I’ve spoken with @Vainvorhayn and we will be releasing the current Game Hub he has provided me with, as an open source sometime today. This is to help anybody with these issues in the future, until ROBLOX can find some sort of patch for this huge vulnerability.
Huge shoutout to @Vainvorhayn for helping, I make a good chunk of my income IRL off of ROBLOX; and he honestly helped save a lot of trouble for me. Thankful that people like him exist today, and are so quick to help.
You should note this isn’t a vulnerability and simply is how the internet works, regardless of every single solution you can think of, when connecting to a game, the IP is revealed, therefore there is no ‘actual’ solution to being directly targetted, your best bet is to simply, do as you said, and prevent automatic Ddos’s, however this will of course only be a temporary fix.

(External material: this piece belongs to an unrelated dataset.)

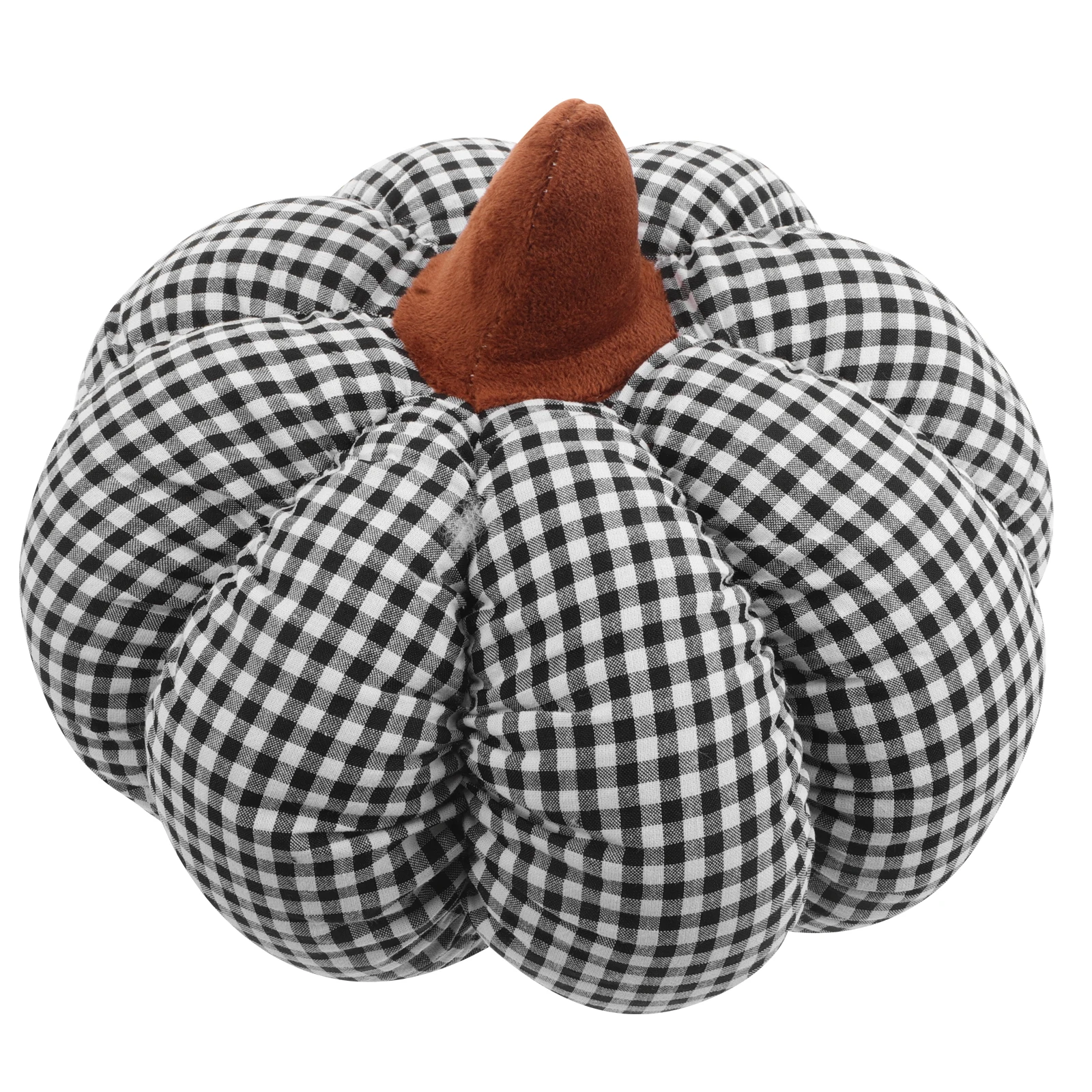 

Pumpkin Pillow Halloween Fall Home Decor Throw Pillows for Couch Sofa Cushion Seasonal Pp Cotton Soft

Yeah but a HUB system still in itself is kind of not a really good solution. Small groups rely on both their group’s community as well as non-group members activity in the group’s game. If you were to do a HUB system then you’d need to whitelist players to have access to the actual games, and most players just want to play the game–they won’t come back to the game if they have to wait to be whitelisted.
There needs to be a way more permanent fix. Groups are dying from this petty era of ddos-attacks and something must be done before it may be too late.
At this point i think thats actually a violation of federal law.
But heres what i know crash scripts dont crash servers very well unless there made for one game something in your game must have a memory leak i would add a function to kick someone for to much client input.
There’s actually a method out there which doesn’t require a bot of some kind.
The one I am referring to can be ran from a Lua script directly in the client via a (you know what), such as (you know what X).
From what I know, wink wink, it’s actually quite a simple thing to pull off, it just takes some knowledge of how the client can interact with RakNet without having to go via the server in some sense.
As a result of it using something that requires the LocalUserSecurity context level, it’s to a degree, impossible to prevent.
Although RakNet is, and has been since day one, required for Roblox games to be playable from the client, it can also be used against you as a developer, if someone knows what they are doing and can utilize RakNet to abuse the network stack.
I’m outright upset, I’m having trouble understanding Roblox’s motivation towards this lack of a server-anti cheat, as well any networking protection. This company which made just over 920 million dollars in 2020 and is only spending 320 million dollars in expenses should at least be able to provide some sort of protection against a DDOS attack, Its been 13 years since they opened and they have been running this like a corrupt oligarchy, where updates only serve those with a following.